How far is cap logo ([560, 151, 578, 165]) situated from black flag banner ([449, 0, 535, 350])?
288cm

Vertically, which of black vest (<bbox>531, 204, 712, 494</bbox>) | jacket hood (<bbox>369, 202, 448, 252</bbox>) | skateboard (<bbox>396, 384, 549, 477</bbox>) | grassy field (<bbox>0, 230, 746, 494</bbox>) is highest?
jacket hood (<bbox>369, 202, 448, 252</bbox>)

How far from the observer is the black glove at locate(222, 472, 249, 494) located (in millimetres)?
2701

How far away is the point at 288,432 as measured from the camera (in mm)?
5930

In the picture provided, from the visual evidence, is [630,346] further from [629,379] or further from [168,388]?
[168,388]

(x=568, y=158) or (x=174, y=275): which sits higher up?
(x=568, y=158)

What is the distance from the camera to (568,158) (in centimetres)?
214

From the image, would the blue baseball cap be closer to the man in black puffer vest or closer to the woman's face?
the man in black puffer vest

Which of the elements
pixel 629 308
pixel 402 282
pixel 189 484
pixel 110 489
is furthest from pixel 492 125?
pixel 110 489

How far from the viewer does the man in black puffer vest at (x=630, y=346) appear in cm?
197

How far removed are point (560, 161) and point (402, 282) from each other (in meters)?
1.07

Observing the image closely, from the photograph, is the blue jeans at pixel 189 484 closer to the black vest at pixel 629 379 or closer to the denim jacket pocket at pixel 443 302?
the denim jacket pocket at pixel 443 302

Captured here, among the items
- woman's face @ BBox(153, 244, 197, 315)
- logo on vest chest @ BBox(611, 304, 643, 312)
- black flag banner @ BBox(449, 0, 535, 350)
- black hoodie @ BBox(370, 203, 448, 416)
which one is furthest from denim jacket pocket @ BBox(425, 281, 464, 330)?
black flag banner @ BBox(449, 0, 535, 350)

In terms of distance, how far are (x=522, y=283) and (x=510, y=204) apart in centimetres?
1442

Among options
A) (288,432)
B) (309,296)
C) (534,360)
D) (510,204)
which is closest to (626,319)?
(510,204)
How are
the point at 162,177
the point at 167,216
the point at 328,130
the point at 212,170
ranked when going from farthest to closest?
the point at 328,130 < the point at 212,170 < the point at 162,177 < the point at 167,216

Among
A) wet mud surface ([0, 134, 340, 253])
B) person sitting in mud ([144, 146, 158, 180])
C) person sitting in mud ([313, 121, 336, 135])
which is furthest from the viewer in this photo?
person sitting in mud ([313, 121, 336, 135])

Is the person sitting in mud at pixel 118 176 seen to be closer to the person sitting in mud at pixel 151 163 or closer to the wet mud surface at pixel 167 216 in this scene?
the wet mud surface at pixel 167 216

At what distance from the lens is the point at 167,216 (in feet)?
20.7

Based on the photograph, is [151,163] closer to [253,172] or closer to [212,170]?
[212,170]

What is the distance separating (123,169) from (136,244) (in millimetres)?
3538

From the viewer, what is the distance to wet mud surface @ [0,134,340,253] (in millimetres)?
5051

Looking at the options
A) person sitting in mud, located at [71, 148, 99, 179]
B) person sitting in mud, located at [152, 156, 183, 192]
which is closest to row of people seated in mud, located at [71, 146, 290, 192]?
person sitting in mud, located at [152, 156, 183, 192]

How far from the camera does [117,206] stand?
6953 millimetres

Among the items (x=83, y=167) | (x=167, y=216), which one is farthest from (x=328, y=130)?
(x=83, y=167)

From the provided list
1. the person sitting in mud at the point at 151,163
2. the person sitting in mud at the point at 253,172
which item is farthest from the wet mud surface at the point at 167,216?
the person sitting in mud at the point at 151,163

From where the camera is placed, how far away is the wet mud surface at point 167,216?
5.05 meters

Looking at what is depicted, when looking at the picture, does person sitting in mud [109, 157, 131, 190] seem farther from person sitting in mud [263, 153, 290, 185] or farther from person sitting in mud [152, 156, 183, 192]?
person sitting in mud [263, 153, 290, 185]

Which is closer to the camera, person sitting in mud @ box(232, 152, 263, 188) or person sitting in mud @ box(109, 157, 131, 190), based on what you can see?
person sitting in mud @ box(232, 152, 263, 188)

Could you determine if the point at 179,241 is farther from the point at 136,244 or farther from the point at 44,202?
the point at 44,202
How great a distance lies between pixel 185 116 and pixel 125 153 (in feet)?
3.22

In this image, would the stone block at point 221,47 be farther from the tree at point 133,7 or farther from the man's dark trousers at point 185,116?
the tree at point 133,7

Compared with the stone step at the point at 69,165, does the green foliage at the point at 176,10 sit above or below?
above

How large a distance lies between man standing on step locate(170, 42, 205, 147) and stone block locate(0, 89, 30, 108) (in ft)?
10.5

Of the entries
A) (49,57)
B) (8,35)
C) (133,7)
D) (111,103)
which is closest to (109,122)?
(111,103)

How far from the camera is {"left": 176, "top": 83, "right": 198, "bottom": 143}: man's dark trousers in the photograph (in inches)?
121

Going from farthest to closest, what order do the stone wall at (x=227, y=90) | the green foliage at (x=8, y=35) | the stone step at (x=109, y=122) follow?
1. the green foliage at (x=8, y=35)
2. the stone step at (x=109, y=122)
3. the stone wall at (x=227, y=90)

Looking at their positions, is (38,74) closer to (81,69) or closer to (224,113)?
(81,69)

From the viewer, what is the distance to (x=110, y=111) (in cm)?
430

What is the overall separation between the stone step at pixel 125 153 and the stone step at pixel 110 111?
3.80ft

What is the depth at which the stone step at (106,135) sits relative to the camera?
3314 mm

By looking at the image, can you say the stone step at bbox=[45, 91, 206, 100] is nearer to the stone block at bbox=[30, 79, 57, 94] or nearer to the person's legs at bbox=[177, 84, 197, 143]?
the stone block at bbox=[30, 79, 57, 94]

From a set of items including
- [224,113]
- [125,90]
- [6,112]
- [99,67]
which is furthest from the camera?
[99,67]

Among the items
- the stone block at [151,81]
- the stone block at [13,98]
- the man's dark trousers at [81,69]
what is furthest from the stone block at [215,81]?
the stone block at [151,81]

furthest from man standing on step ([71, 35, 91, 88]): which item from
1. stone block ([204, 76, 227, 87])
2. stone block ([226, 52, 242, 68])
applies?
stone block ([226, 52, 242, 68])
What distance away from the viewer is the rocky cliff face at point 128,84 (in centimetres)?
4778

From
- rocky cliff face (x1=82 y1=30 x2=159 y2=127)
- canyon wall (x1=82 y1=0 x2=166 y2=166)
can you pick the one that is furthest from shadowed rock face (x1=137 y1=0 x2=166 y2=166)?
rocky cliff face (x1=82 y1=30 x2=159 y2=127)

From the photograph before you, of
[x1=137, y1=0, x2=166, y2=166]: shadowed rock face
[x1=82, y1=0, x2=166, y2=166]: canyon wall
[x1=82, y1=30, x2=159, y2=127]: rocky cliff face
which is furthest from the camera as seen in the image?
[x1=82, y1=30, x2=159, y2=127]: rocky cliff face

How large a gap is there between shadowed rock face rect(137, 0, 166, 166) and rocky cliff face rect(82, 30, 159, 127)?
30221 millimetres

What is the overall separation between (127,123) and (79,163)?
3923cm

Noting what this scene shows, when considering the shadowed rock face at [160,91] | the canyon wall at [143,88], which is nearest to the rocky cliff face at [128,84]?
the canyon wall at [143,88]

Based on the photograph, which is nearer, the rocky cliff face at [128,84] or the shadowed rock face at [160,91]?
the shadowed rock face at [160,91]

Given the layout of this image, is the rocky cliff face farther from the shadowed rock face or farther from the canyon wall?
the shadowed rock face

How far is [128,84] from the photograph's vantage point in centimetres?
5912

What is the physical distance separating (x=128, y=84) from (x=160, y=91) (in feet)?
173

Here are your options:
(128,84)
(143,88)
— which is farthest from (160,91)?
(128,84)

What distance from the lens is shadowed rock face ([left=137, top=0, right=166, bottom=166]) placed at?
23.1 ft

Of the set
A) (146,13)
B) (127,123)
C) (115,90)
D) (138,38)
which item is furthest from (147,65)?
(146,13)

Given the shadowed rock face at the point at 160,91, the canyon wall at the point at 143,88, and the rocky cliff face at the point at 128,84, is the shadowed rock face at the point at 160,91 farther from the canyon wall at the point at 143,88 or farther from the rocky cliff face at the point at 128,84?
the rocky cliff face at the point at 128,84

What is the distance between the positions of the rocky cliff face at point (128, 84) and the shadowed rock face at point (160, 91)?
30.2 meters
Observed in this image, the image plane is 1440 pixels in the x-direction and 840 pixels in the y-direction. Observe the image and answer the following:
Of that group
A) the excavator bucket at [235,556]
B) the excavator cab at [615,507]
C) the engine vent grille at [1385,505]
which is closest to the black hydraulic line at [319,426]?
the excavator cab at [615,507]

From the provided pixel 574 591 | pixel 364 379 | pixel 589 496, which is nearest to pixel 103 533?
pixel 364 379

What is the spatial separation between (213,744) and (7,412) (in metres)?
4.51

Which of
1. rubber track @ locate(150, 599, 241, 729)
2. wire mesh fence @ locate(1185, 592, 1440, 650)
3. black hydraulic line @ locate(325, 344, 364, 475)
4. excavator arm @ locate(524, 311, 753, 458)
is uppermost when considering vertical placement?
* * * * * * * * *
§ What is being asked
Rewrite the records from the line with "Given the shadowed" up to and including the last line of the records, swapping "wire mesh fence" for "chain-link fence" and leaving everything else the same.

§ Completed task
Given the shadowed rock face at the point at 160,91, the canyon wall at the point at 143,88, and the rocky cliff face at the point at 128,84, is the shadowed rock face at the point at 160,91 farther from the canyon wall at the point at 143,88 or farther from the rocky cliff face at the point at 128,84?
the rocky cliff face at the point at 128,84

What is the distance between the positions of the rocky cliff face at point (128, 84) and the shadowed rock face at point (160, 91)?
30.2 meters
Observed in this image, the image plane is 1440 pixels in the x-direction and 840 pixels in the y-direction. Observe the image and answer the following:
Of that group
A) the excavator bucket at [235,556]
B) the excavator cab at [615,507]
C) the engine vent grille at [1385,505]
which is closest to the black hydraulic line at [319,426]?
the excavator cab at [615,507]

From the provided pixel 574 591 | pixel 364 379 | pixel 589 496, which is nearest to pixel 103 533?
pixel 364 379

What is the spatial separation between (213,744) and (7,412) (in metres)?
4.51

Which of
1. rubber track @ locate(150, 599, 241, 729)
2. chain-link fence @ locate(1185, 592, 1440, 650)
3. black hydraulic line @ locate(325, 344, 364, 475)
4. excavator arm @ locate(524, 311, 753, 458)
is uppermost when considering vertical placement?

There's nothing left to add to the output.